A little more info please. What do they do and how do you fish them? Are they a lipless crankbait? The tops appear to be rounded not flat. Can you count them down to fish them at different depths?

After your endorsement we probably won't be able to get ours till Dec.


----------



## fallen513 (Jan 5, 2010)

Shaggy said:


> A little more info please. What do they do and how do you fish them? Are they a lipless crankbait? The tops appear to be rounded not flat. Can you count them down to fish them at different depths?
> 
> After your endorsement we probably won't be able to get ours till Dec.



These baits are very unique. I consider their action a cross between a spoon & a rattle trap. 

They are heavy & sink like a rock, so yes...you can count them down but you better count quick. 

The wobble the bait has is very aggressive when retrieved quickly, yet very subtle when retrieved slowly or on a jig return. Similar to a rattletrap in terms of how the wobble is produced. 

The two most productive ways to fish them is to cast them a mile, let them sink until they hit bottom and then begin jigging them back to you.... or dropping them straight below the boat, lower to depth...then burn them back up to you. 

In my honest opinion, there's not a better bait for the Ohio river or impoundments where shad are plentiful. They are outstanding baits for hybrids, white bass, smallies, drum & striped bass. 




Something to consider, the big version weighs 1 1/2 oz. That's a hefty bait so make sure you have the right rod (a 7-9' medium action is perfect) 

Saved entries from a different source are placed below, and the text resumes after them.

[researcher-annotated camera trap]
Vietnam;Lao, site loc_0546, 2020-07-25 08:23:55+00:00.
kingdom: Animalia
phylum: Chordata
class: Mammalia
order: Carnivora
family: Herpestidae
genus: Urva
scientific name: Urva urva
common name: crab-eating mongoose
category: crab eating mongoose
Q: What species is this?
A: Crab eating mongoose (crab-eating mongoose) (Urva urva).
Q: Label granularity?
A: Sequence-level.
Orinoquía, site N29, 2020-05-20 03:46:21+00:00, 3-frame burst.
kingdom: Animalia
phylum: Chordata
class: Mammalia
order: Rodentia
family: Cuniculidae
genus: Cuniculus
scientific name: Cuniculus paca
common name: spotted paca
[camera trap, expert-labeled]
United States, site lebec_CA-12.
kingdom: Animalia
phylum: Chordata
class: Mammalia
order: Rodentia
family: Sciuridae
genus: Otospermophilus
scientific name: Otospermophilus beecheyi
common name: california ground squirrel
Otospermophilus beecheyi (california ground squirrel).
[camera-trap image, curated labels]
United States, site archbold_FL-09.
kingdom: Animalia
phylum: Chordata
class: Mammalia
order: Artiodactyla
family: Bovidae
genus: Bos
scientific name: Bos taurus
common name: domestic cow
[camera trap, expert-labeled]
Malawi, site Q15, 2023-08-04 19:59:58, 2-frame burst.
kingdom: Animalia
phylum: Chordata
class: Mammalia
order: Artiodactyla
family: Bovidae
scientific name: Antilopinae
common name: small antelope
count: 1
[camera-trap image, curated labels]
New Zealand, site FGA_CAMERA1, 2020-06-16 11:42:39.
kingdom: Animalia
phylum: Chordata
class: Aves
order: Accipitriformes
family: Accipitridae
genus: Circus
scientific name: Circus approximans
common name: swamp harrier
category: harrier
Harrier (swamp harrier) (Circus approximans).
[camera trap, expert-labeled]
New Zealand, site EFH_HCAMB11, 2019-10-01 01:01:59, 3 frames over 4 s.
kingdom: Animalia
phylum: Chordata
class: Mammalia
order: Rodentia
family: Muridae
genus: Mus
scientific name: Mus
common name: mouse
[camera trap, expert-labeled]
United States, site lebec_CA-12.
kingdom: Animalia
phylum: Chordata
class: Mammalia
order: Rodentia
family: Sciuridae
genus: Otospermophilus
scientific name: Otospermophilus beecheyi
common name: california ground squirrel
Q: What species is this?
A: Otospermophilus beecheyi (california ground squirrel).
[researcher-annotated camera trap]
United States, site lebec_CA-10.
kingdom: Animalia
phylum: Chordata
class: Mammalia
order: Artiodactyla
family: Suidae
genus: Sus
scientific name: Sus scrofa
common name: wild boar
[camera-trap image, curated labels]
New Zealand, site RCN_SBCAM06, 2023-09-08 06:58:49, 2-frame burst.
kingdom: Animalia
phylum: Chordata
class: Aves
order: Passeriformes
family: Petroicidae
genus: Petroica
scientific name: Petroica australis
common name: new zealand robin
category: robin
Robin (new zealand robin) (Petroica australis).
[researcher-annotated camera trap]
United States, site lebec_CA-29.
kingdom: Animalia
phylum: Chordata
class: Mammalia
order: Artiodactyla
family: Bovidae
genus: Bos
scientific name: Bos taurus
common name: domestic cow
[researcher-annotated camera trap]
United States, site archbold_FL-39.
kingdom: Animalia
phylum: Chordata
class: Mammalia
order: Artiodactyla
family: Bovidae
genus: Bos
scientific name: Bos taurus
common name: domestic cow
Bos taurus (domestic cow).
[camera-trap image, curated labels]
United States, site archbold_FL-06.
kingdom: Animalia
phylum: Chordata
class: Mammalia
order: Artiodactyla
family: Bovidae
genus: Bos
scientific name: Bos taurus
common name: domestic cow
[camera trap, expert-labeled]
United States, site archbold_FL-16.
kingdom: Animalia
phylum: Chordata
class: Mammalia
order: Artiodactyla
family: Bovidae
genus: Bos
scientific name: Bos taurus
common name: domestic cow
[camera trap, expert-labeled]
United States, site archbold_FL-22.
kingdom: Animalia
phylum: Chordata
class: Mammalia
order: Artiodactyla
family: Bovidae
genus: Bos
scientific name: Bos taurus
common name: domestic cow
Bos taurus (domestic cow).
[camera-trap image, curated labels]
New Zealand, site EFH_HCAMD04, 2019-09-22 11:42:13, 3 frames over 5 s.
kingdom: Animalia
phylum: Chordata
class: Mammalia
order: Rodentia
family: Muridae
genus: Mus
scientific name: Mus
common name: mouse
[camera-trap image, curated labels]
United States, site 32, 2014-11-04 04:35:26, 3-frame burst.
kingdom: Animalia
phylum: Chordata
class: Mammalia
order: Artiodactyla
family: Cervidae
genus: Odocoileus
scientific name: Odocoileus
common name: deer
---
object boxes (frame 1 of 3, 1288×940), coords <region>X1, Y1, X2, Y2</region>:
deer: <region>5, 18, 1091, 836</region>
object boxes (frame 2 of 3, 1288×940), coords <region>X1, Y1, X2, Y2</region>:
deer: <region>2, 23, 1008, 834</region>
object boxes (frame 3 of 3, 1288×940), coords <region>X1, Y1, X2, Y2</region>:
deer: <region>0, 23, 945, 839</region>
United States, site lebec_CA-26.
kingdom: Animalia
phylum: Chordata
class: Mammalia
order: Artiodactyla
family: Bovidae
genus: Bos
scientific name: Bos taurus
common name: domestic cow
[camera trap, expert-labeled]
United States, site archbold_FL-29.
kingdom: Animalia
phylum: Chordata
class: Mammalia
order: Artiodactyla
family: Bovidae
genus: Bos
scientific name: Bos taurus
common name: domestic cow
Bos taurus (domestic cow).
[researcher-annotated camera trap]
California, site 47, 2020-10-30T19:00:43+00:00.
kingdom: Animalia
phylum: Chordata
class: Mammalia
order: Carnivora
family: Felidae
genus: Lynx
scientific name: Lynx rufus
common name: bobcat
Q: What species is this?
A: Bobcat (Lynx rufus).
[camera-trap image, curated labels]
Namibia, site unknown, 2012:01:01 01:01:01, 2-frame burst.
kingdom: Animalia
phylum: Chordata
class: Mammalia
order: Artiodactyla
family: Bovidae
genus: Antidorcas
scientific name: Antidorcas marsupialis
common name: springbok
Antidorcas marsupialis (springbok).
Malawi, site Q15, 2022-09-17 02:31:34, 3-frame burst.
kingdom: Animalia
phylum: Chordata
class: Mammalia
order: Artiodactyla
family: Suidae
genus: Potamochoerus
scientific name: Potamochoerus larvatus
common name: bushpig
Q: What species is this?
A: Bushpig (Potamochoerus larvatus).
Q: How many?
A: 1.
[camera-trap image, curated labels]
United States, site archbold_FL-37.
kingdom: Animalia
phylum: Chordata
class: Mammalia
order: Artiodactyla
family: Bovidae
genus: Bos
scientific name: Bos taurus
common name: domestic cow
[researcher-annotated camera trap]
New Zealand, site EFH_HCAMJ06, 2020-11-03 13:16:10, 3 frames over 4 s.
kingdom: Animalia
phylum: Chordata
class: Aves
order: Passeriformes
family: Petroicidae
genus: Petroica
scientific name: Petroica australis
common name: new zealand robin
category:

I'm hitting the Ohio river in about 15 minutes and these are the only thing I'll be throwing.


----------



## bassmastermjb (Apr 8, 2004)

I've been carrying every color of the Gizz 4's in the baitshop the past 5 years.They are as close to a gizzard shad as you can get. I personally fish them for walleye in Lake Erie and catch my share when using them. They are made to last and I have not had 1 fail in 5 years I've been beating them off the rocks while trolling along the breakwalls.They're also one hell of a bait fishing the nite bite in the spring and fall..............Mark

Mark's Live Bait-Tackle And Ammo
7271 ST RT 14 
Ravenna,Ohio 44266
330-296-3474 Shop
330-221-5213 Cell


----------



## JamesT (Jul 22, 2005)

sounds similar to a salmo chubby darter, but looks better.


----------



## fallen513 (Jan 5, 2010)

JamesT said:


> sounds similar to a salmo chubby darter, but looks better.


I had never heard of that bait until you mentioned it. They are definitely very similar.


----------